(PROBLEM REQUIREMENTS): Where in the records does the word "States" appear? Copy each line that holds it.

(DATA RECORDS):
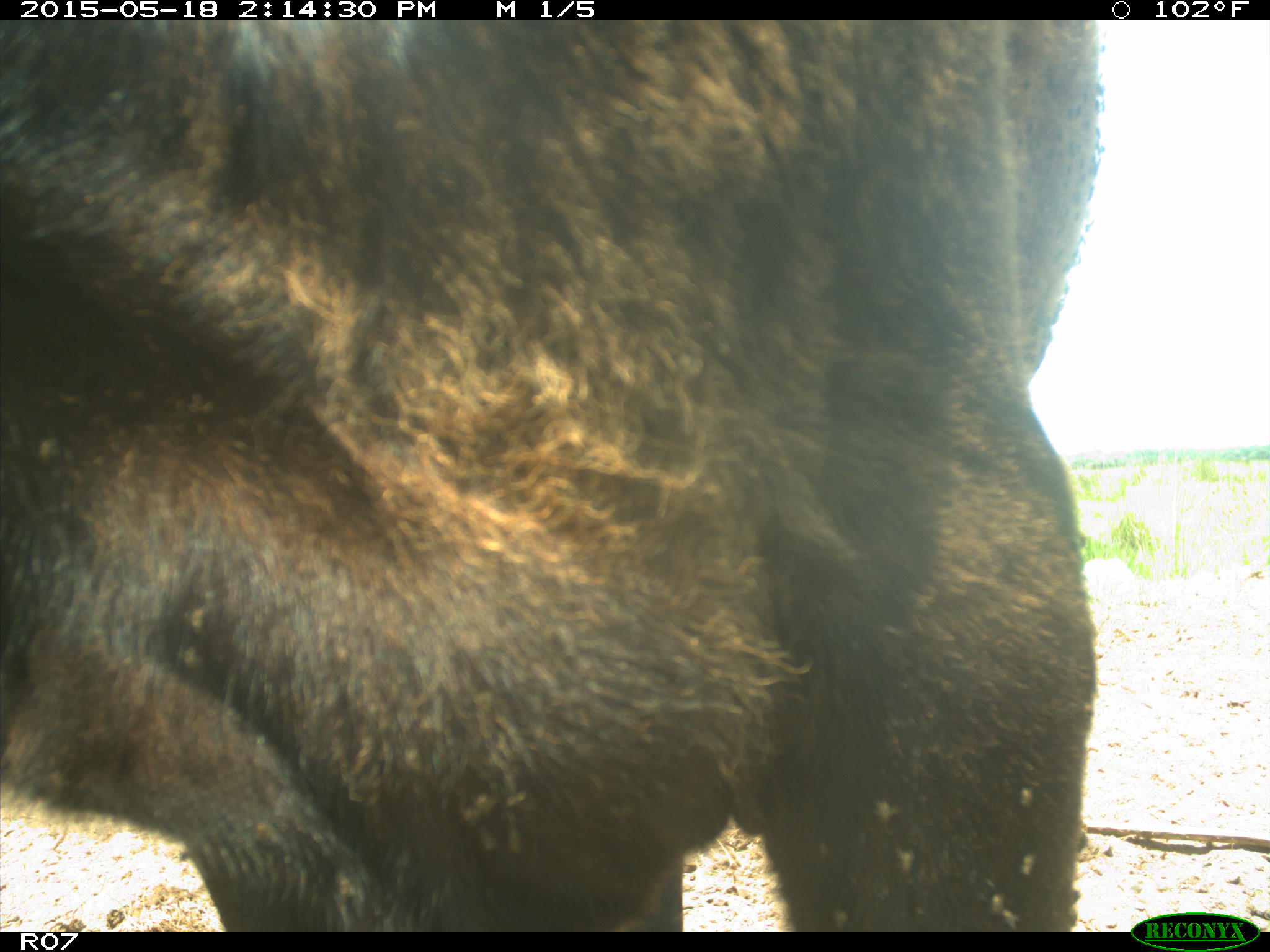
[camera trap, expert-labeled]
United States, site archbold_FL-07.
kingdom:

---

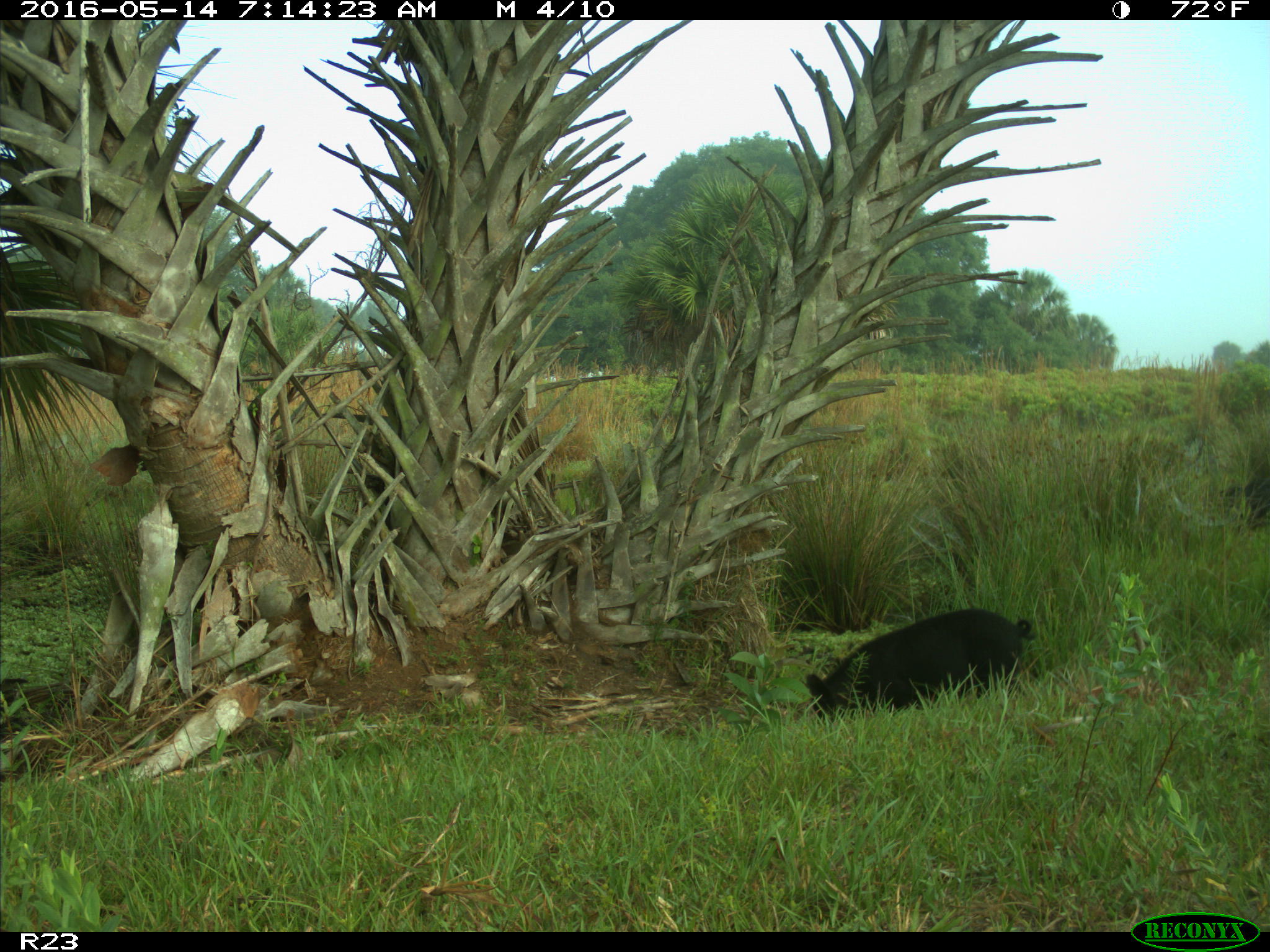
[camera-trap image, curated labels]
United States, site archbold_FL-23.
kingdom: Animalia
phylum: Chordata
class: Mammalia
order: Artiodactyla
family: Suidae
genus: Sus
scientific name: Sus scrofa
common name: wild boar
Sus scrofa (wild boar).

(ANSWER AREA):
United States, site archbold_FL-07.
United States, site archbold_FL-23.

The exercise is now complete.